È tutta una strepitosa pantomima sagomata sulla falsariga del medesimo clichè: chi vince troppo, chi ha troppo potere, chi troppo eccede deve essere immolato. Il che potrebbe anche starci se ciò accadesse per mondare un sistema corrotto dai suoi vizi epocali, in vista di una autentica rigenerazione guidata, e applaudita, dagli innocenti. E invece, è solo il solito “vizietto” all’italiana coltivato dai pavidi, dai rancorosi, dagli sconfitti. Il potente, o il vincente (oggetto della sorda stizza gelosa e del sordido malanimo maligno dei perdenti di turno e delle masse di aficionados di questi ultimi)  paga programmaticamente per colpe di tutti. E, soprattutto, paga da solo il salatissimo conto di un intero sistema.

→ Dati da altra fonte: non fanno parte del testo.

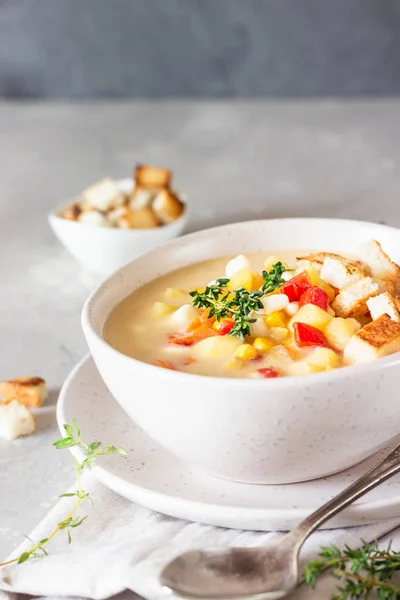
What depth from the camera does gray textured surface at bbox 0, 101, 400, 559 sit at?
8.18ft

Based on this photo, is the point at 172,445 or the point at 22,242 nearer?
the point at 172,445

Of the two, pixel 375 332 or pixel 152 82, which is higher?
pixel 152 82

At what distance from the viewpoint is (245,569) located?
5.29 ft

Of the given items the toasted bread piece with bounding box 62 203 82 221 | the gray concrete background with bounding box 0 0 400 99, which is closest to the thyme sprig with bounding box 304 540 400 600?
the toasted bread piece with bounding box 62 203 82 221

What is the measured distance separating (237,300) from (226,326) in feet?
0.22

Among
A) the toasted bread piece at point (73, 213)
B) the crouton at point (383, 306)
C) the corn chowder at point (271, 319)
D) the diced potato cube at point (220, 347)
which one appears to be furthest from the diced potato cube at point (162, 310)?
the toasted bread piece at point (73, 213)

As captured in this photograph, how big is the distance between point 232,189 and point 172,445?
99.6 inches

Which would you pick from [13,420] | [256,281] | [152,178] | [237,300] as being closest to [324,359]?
[237,300]

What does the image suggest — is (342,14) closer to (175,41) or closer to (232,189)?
(175,41)

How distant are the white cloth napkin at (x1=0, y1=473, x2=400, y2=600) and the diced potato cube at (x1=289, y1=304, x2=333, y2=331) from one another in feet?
1.30

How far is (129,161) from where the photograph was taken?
475cm

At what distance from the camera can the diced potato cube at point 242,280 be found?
209 centimetres

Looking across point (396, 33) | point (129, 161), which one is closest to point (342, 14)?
point (396, 33)

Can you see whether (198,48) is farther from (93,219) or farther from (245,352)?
(245,352)
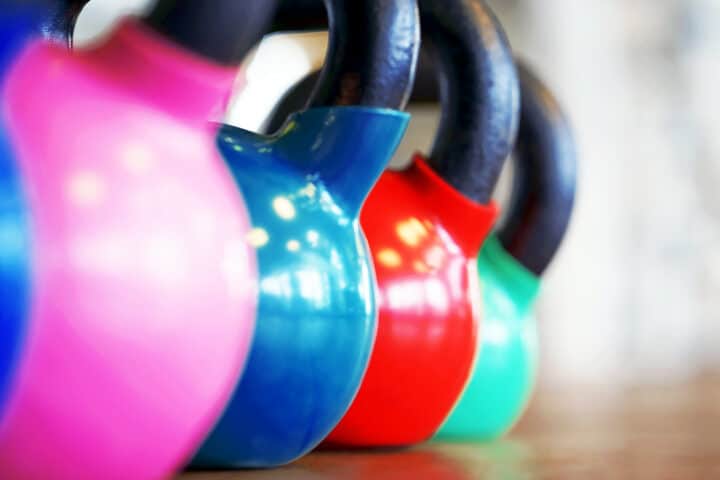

Il che ci restituisce la cifra più intima, e intimamente ignobile, di un certo “tratto” squisitamente italiota. Un tratto “davvero” populista, nel senso più proprio, appropriato e deteriore del termine. E, dunque, ri-muoia la Juventus con tutti gli juventini. Il che sarebbe drammatico, se non fosse ridicolo. E se non fosse che, come sempre –  come per ogni catartica celebrazione di malafede “storta” e dolosa –  anche questa buffonata, fatti i suoi danni, passerà.